Which of the lines below contain the string "inches" in exactly that capitalization? Pick out each such line and copy it in full.

☆ ☆ ☆ ☆ ☆ ☆ ☆

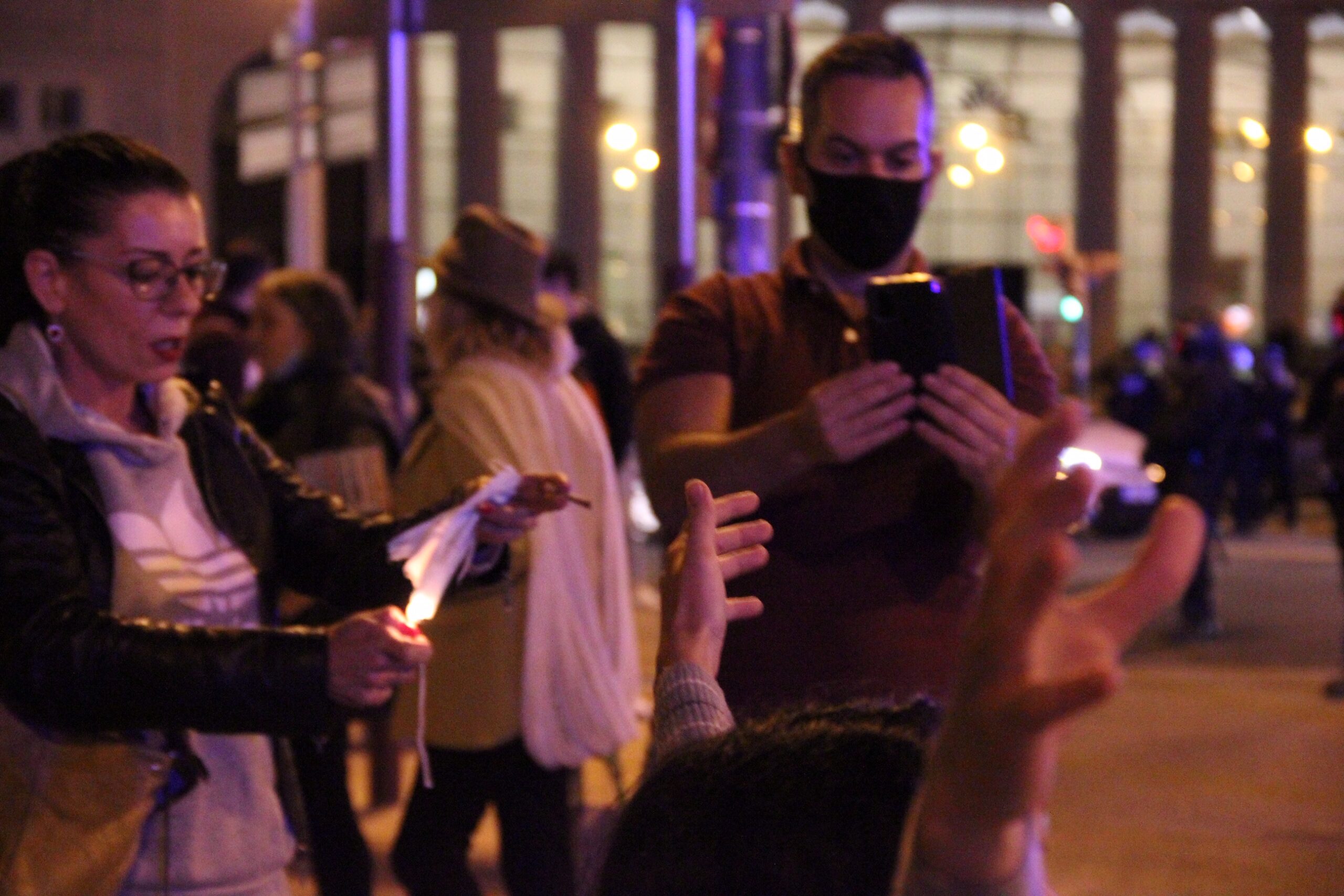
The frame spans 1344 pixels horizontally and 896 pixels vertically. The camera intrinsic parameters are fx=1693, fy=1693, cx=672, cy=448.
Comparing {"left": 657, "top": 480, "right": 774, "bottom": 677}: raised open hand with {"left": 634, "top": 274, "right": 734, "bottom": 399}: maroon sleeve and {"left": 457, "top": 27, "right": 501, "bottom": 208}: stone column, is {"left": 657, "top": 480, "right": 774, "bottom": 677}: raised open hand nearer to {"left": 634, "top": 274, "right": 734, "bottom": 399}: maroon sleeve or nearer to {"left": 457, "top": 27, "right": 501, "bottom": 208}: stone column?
{"left": 634, "top": 274, "right": 734, "bottom": 399}: maroon sleeve

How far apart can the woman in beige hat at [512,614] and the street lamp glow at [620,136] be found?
28.1 meters

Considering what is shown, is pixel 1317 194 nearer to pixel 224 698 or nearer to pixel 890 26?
pixel 890 26

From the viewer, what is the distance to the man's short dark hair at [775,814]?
1048 millimetres

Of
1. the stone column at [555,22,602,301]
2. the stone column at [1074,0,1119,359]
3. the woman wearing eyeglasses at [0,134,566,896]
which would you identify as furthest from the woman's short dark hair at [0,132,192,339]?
the stone column at [1074,0,1119,359]

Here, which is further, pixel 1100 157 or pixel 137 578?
pixel 1100 157

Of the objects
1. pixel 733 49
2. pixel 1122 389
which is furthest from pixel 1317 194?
pixel 733 49

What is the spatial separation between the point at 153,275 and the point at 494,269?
5.93ft

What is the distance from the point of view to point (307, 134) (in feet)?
49.0

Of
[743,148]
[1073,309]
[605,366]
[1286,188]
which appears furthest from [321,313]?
[1286,188]

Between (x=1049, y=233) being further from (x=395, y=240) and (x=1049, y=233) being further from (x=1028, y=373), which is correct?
(x=1028, y=373)

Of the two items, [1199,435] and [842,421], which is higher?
[842,421]

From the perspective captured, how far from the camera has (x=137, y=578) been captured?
85.2 inches

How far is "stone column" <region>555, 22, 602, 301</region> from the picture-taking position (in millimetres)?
30484

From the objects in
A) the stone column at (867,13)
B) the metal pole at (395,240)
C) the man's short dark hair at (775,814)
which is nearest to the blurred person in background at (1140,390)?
Answer: the metal pole at (395,240)
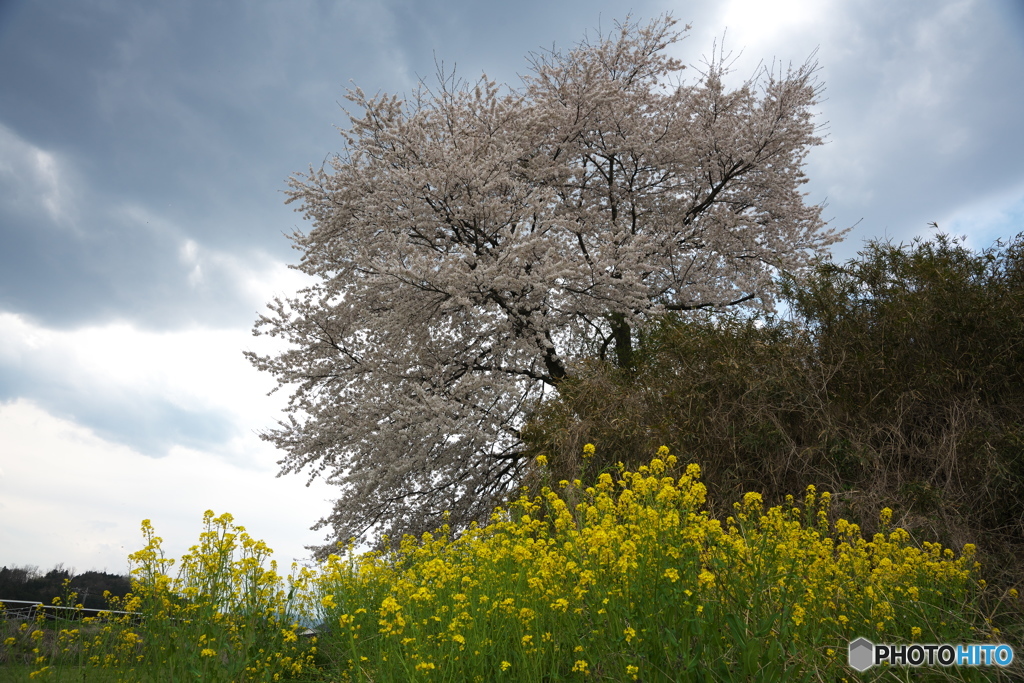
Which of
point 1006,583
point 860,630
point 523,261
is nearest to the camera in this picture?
point 860,630

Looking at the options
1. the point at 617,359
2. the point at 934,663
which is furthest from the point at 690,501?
the point at 617,359

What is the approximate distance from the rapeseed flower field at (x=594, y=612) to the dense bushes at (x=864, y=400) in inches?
65.6

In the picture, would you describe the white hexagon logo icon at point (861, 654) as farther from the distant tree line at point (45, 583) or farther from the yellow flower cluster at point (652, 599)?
the distant tree line at point (45, 583)

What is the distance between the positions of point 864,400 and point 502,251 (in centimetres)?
546

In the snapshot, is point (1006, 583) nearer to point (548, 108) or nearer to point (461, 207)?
point (461, 207)

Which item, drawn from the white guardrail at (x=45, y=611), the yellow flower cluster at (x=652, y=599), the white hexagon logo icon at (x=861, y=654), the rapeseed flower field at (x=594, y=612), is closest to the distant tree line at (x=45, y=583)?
the white guardrail at (x=45, y=611)

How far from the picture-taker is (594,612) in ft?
11.2

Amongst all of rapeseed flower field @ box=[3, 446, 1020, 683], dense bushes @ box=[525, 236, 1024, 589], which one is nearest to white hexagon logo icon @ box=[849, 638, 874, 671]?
rapeseed flower field @ box=[3, 446, 1020, 683]

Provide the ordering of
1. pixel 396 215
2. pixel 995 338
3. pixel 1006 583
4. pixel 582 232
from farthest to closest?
pixel 582 232, pixel 396 215, pixel 995 338, pixel 1006 583

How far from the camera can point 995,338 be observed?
21.1 ft

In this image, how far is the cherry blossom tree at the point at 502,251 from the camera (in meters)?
10.1

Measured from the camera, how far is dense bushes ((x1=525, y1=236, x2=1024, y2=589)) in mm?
5906

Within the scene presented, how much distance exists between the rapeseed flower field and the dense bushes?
1666mm

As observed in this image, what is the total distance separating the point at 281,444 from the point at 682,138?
9.69 m
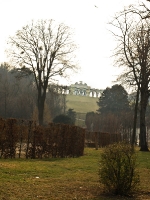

☆ ☆ ☆ ☆ ☆ ☆ ☆

**Finished task**
85.2 inches
What is the approximate distance from the rapeseed flower field at (x=594, y=612) to the dense bushes at (x=864, y=400) in inches?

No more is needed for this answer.